# Info on LGB 1981-1982-1983 Hand Made Engines



## psu76 (Apr 5, 2009)

Does anyone have any knowledge of the availability of the "Handmade" engines made by LGB in 1981-1983? They included the LGB 1981 4-8-2 Condenser Argentine Loco, the LGB 1982 2-8-2 Type YG Indian Loco, and the LGB 1983 2-10-0 Decapodtype German loco. There is a LGB 1981 on eBay but I have no idea if these locos are available. 
Also, does anyone have any idea how much they sell for on average?
Thank you in advance!


----------



## Garratt (Sep 15, 2012)

There is not much info around but I took a few snaps from a catalog I have. 
I'm sure if you inquired on some German large scale forums there will be someone that knows all about these LGB collectibles. They rarely come up for public sale.

Andrew


----------



## psu76 (Apr 5, 2009)

Thank you!


----------



## krs (Feb 29, 2008)

Hi,

These locomotives were actually made by a company callede Magnus (owned by Christian Höhne) and mnufactured for LGB.
There was one unique loco typr each year for the years 1977 to 1983 inclusive.
Quantity of each loco was limited to 100 units each year.

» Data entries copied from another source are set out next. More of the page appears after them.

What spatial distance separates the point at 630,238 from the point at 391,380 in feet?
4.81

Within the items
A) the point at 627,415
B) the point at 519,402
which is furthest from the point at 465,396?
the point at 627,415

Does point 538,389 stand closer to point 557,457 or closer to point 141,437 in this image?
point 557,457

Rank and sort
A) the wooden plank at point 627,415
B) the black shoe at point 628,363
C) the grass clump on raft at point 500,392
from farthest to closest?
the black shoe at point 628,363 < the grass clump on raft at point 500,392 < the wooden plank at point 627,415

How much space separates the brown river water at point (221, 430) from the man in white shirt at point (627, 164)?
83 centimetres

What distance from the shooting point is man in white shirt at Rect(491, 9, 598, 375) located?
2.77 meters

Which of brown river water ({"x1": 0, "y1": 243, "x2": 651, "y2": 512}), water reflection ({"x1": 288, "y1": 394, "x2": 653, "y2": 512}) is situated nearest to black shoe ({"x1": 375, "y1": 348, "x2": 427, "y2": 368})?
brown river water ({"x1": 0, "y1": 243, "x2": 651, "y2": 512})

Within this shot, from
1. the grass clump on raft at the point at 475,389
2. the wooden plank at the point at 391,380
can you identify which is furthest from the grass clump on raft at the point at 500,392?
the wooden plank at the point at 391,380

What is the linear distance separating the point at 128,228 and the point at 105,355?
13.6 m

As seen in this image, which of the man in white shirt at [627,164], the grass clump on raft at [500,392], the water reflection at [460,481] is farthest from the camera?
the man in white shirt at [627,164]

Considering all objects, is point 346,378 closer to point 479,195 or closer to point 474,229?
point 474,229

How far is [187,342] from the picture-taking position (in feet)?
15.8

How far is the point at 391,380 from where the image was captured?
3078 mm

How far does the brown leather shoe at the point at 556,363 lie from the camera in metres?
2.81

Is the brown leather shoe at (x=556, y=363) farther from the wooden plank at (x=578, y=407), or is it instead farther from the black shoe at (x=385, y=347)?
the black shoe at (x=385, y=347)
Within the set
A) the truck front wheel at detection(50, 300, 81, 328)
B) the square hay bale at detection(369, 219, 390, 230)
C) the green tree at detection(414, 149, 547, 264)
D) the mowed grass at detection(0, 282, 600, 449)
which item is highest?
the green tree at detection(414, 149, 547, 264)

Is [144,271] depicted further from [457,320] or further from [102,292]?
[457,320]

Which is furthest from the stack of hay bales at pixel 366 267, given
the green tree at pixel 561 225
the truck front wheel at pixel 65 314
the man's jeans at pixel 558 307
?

There is a bit of information of two of these, the 1981 and 1982 locos on the Large Scale database at www.gbdb.info.
There are also two Magnus catalogues on the database where you can see all of these locos that Magnus made for LGB.

Typical selling price?
Don't know but they won't be cheap - they are all metal, hand-made and were built in very limited quantity.

Knut


----------



## Dr Rivet (Jan 5, 2008)

Original price, IIRC was $5000 US for each. not inexpensive at the time. Presumably they have at least held their value relative to inflation.


----------



## TOM_1/20.3 (Mar 28, 2013)

Hi,

I found one.:

http://forums.mylargescale.com/21-rolling-stock/26392-dream-come-true.html#post498745

TOM


----------



## psu76 (Apr 5, 2009)

*Thank you for everyone for your help!*

I am much smarter now about the special edition LGB Locos of the early 80's because of your help! Thank you! 
Randy


----------



## Greg Elmassian (Jan 3, 2008)

Were the drivetrains by Magnus too?


----------